Finale im Schauprozess: Hongkonger Milliardär Jimmy Lai schuldig gesprochen
Noch vor wenigen Jahren verfügte Lai Chee-ying, genannt Jimmy Lai, über eine Fülle an Macht und Einfluss, mit der er an anderen Orten wohl eine ganze Unternehmer- und Politiker-Dynastie hätte begründen können. Er war Milliardär, besaß mehrere Bürotürme und hatte die meistgelesene Zeitung seiner Wahlheimat Hongkong gegründet.
Auch politisch war Lai bestens vernetzt, war Gast im Weißen Haus und in der Londoner Downing Street. Die Mehrheit der Hongkonger stand laut Umfragen hinter der von ihm mitfinanzierten Demokratiebewegung.

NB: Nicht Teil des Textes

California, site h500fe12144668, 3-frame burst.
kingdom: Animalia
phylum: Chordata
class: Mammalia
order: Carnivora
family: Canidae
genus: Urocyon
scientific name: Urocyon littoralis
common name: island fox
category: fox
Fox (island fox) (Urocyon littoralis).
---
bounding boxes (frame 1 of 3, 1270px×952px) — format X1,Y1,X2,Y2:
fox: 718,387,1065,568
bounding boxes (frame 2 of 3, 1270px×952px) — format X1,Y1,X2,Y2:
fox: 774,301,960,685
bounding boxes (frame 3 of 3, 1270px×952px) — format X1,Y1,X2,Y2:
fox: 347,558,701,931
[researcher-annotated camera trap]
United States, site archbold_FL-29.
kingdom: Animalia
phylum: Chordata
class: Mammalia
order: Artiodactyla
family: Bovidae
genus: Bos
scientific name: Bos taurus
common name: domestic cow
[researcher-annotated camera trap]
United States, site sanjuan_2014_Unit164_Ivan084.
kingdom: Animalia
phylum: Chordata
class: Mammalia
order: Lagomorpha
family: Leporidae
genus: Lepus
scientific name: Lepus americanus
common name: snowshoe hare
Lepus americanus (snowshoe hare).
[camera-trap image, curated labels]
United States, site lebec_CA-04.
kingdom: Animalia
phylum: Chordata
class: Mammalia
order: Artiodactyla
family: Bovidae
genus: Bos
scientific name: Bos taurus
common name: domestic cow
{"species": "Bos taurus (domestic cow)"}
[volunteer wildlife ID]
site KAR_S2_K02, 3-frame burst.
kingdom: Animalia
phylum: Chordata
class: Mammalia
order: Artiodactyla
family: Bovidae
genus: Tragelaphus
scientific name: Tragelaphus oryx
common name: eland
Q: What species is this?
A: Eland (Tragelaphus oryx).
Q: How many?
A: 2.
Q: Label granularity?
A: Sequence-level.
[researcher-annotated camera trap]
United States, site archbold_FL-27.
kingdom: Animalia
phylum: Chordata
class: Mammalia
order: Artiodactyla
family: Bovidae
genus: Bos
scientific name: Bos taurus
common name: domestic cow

Nun blickt Jimmy Lai in den Abgrund: Ein Gericht in Hongkong hat den Verleger im Verfahren um Verstöße gegen die nationale Sicherheit schuldig gesprochen. Die Richter sahen die Schuld Lais in den Anklagepunkten der Verschwörung zur Zusammenarbeit mit ausländischen Kräften sowie zur Veröffentlichung aufrührerischer Publikationen als erwiesen an. Dem 78-jährigen Gründer der prodemokratischen Zeitung Apple Daily droht lebenslange Haftstrafe. Die Anhörung über das Strafmaß soll am 12. Jänner beginnen.
Fünf Jahre in Einzelhaft
Seit mehr als fünf Jahren sitzt der 78-Jährige schon im berüchtigten Stanley Prison am Südende der Hongkong-Insel in Einzelhaft. Zuletzt machten sich Unterstützer Sorgen um seinen Gesundheitszustand. Kritik wurde zudem laut, weil das Gericht erst am Freitag den Termin zur Urteilsverkündung öffentlich gemacht hatte.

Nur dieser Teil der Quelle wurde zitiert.